### Given exercise 1
Write out the passage on retirement plans and taxes from "To make matters" to "Internal Revenue Service.", word for word.

Design details of this two-part evaluation are included as a main topic in the 2018 InsMark Symposium scheduled for March 2 – 3, 2017, in Las Vegas.  Click here for Symposium details, the Agenda, and registration information.

Background

Imagine you own a business with another person.  You put in 60% of the risk capital and your partner contributes 40%.  Since then, you have done all the work.

Unfortunately, while your partner currently owns about 40% of the business, your partnership agreement allows your partner to increase its percentage ownership of the business at any time to whatever it wants.  Moreover, you have no right to question, protest, or appeal this decision.

To make matters worse, your business partner is in serious financial trouble and is deeply in debt to creditors, many of whom are issuing threats about the ever increasing debt load.  And, even with these threats from creditors, your business partner continues its lavish spending.  Finally, your partner uses troubling language during meetings and talks about “how much of the business you will be allowed to keep” rather than recognizing you as the owner and primary driver of the business and its market value.

As that business owner, you would be more than worried.

Welcome to the world of those with money in deductible retirement plans (close to $24 trillion and counting), i.e., IRA, 401(k), 403(b), Keogh, Sec. 457, profit sharing plans, etc., all sharing their assets with the Hidden Partner’s tax collection department, the Internal Revenue Service.

Blog #166 and Blog #167 are both devoted to exposing the impact of income taxes on the retirement income developed from such plans versus the tax free cash flow that can be generated from private retirement plans funded with 21st century cash value life insurance.

It is not just a retirement cash flow issue.  An appropriate wealth evaluation must also include a comprehensive analysis of the impact of that cash flow on net worth and wealth to heirs.

### Supplied information
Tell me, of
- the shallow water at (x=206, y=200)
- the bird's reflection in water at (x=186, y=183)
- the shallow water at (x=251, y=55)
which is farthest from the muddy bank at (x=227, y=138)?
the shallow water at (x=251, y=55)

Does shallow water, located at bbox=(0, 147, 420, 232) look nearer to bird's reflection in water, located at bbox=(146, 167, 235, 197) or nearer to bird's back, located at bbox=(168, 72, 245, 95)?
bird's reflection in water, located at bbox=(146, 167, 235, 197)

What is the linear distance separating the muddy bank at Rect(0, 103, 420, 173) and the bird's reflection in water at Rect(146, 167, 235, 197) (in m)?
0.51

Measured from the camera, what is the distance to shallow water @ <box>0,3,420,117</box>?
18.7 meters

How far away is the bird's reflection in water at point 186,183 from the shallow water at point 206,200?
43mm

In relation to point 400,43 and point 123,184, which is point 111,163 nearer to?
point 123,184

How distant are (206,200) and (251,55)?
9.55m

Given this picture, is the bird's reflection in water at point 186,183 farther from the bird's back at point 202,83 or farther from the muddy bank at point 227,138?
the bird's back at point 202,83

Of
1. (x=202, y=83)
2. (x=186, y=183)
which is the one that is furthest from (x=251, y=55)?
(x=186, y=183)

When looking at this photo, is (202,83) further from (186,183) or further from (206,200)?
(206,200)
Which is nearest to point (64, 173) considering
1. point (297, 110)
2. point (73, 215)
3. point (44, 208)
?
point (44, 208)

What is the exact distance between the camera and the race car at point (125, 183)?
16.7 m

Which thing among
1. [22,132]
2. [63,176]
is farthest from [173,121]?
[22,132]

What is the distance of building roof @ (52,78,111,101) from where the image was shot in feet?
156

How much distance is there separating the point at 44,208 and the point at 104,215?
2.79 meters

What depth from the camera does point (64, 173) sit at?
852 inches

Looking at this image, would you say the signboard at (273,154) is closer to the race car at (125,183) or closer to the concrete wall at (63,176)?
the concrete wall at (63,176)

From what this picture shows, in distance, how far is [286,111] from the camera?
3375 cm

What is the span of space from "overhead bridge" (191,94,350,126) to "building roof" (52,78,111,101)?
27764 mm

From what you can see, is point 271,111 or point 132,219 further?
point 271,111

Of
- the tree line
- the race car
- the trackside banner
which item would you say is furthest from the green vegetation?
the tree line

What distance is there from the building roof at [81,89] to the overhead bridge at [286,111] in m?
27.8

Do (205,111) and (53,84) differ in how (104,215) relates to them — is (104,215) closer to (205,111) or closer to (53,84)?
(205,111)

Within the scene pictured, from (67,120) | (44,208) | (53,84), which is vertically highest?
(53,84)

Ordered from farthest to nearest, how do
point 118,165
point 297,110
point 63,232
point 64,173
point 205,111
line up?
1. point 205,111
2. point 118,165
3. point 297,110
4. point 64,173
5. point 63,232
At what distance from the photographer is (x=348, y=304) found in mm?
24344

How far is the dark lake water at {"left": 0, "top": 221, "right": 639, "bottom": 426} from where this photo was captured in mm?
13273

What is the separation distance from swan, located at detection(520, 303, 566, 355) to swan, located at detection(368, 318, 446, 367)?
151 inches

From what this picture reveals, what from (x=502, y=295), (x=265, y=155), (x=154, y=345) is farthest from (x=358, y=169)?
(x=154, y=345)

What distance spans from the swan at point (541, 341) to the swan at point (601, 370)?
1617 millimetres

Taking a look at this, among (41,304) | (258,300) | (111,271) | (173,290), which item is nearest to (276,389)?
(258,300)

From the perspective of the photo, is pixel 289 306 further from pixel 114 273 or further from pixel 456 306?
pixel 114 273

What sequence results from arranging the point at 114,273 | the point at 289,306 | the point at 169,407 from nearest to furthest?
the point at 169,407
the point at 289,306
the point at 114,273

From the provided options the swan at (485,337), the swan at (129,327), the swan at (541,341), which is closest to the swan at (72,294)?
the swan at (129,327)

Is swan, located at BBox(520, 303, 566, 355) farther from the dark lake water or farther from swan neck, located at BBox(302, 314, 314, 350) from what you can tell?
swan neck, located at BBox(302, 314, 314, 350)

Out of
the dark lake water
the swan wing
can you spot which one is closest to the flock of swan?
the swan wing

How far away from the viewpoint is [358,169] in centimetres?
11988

### Given exercise 2
Present the lines of the records from the line with "When looking at" to the line with "2.79 meters" as a numbered list. Include both of those lines and omit any blank lines.

### Full answer 1
To make matters worse, your business partner is in serious financial trouble and is deeply in debt to creditors, many of whom are issuing threats about the ever increasing debt load.  And, even with these threats from creditors, your business partner continues its lavish spending.  Finally, your partner uses troubling language during meetings and talks about “how much of the business you will be allowed to keep” rather than recognizing you as the owner and primary driver of the business and its market value.

As that business owner, you would be more than worried.

Welcome to the world of those with money in deductible retirement plans (close to $24 trillion and counting), i.e., IRA, 401(k), 403(b), Keogh, Sec. 457, profit sharing plans, etc., all sharing their assets with the Hidden Partner’s tax collection department, the Internal Revenue Service.

### Full answer 2
1. When looking at this photo, is (202,83) further from (186,183) or further from (206,200)?
2. (206,200)
3. Which is nearest to point (64, 173) considering
4. 1. point (297, 110)
5. 2. point (73, 215)
6. 3. point (44, 208)
7. ?
8. point (44, 208)
9. What is the exact distance between the camera and the race car at point (125, 183)?
10. 16.7 m
11. Which thing among
12. 1. [22,132]
13. 2. [63,176]
14. is farthest from [173,121]?
15. [22,132]
16. What is the distance of building roof @ (52,78,111,101) from where the image was shot in feet?
17. 156
18. How much distance is there separating the point at 44,208 and the point at 104,215?
19. 2.79 meters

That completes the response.